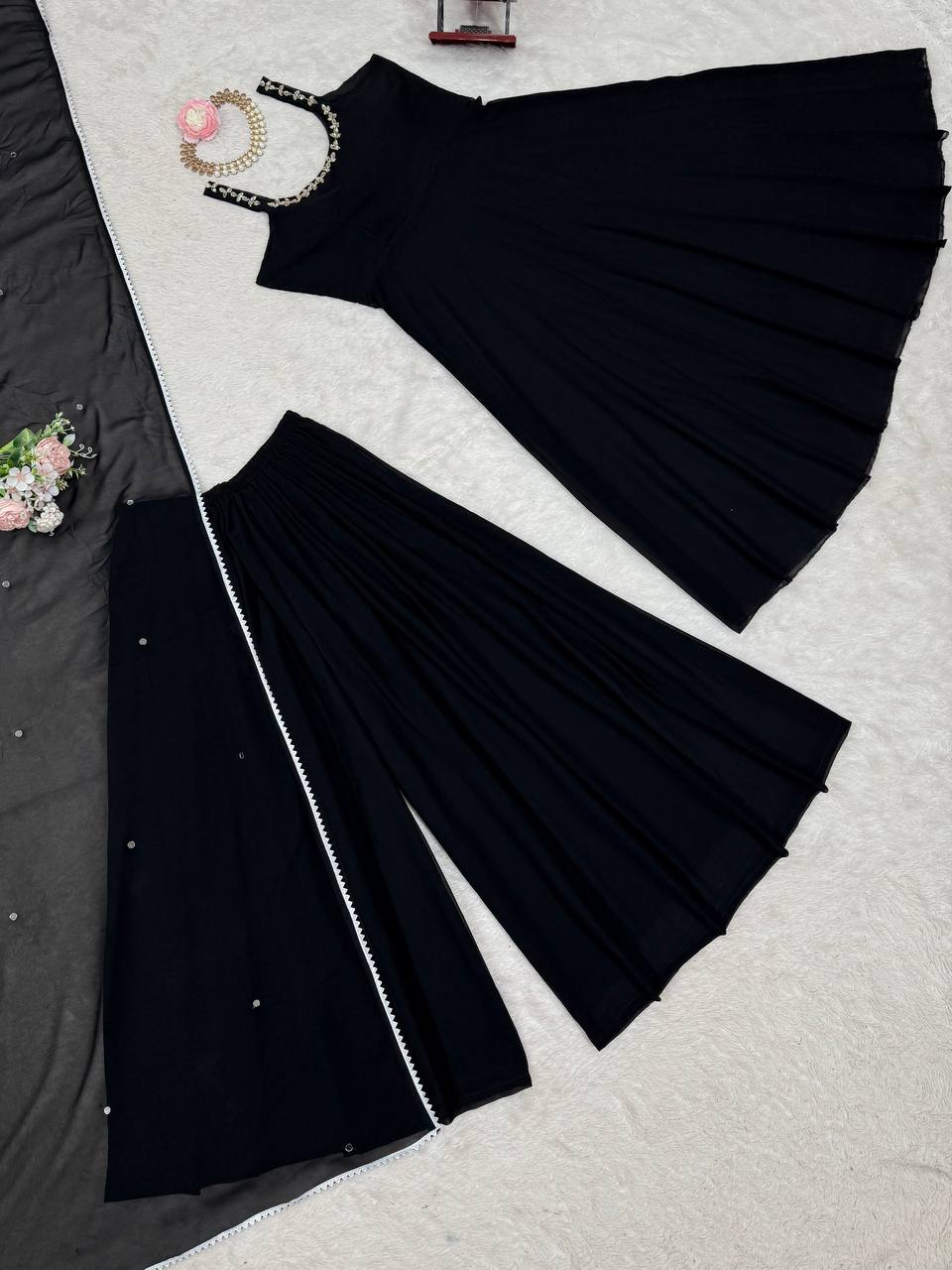 Black Designer Faux Georgette Mirror Handwork Plazzo Set with Dupatta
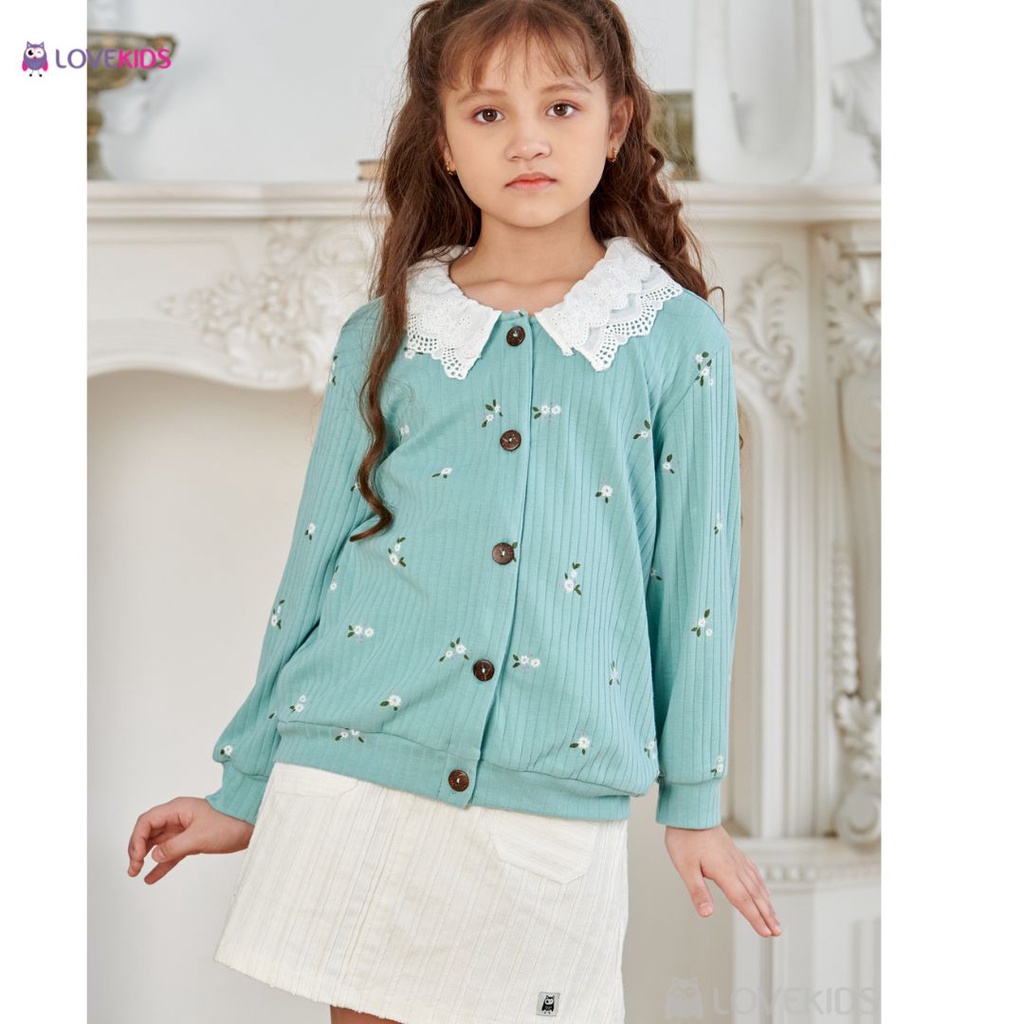 Áo khoác bé gái Lovekids, họa tiết ren phối cổ, vải cotton mềm mịn, không bông xù, size từ 6 đến 14 tuổi
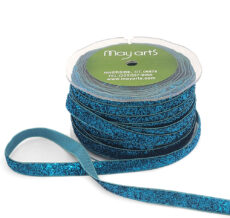 3/8 Inch Woven Metallic Velvet Ribbon with Woven Edge - 377-38-04 TURQUOISE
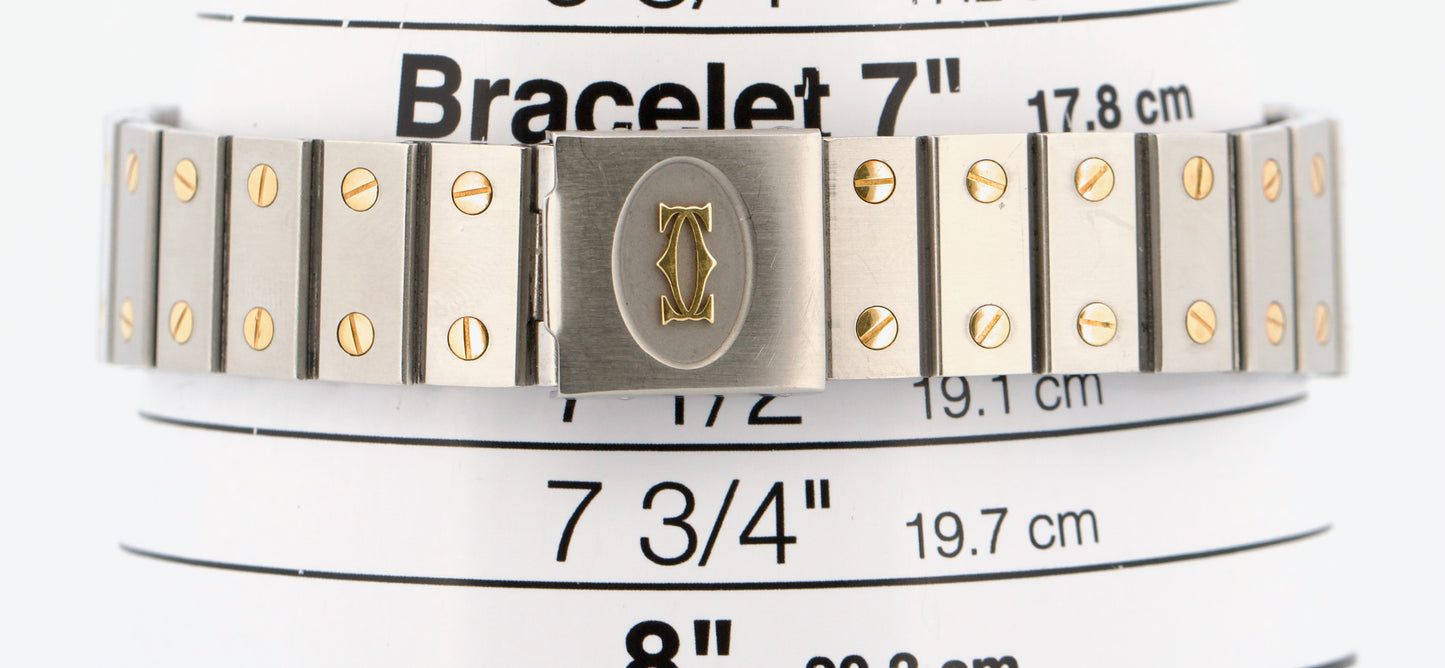 Cartier Santos Two-Tone 18k Gold Stainless Steel WHITE Roman Automatic 29mm 2961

▶ [Exercise]:
Take the line with "Áo khoác bé" and each line after it through the end of the material above, and reproduce them exactly, both ends included, without pictures.

▶ [Response area]:
 Áo khoác bé gái Lovekids, họa tiết ren phối cổ, vải cotton mềm mịn, không bông xù, size từ 6 đến 14 tuổi
 3/8 Inch Woven Metallic Velvet Ribbon with Woven Edge - 377-38-04 TURQUOISE
 Cartier Santos Two-Tone 18k Gold Stainless Steel WHITE Roman Automatic 29mm 2961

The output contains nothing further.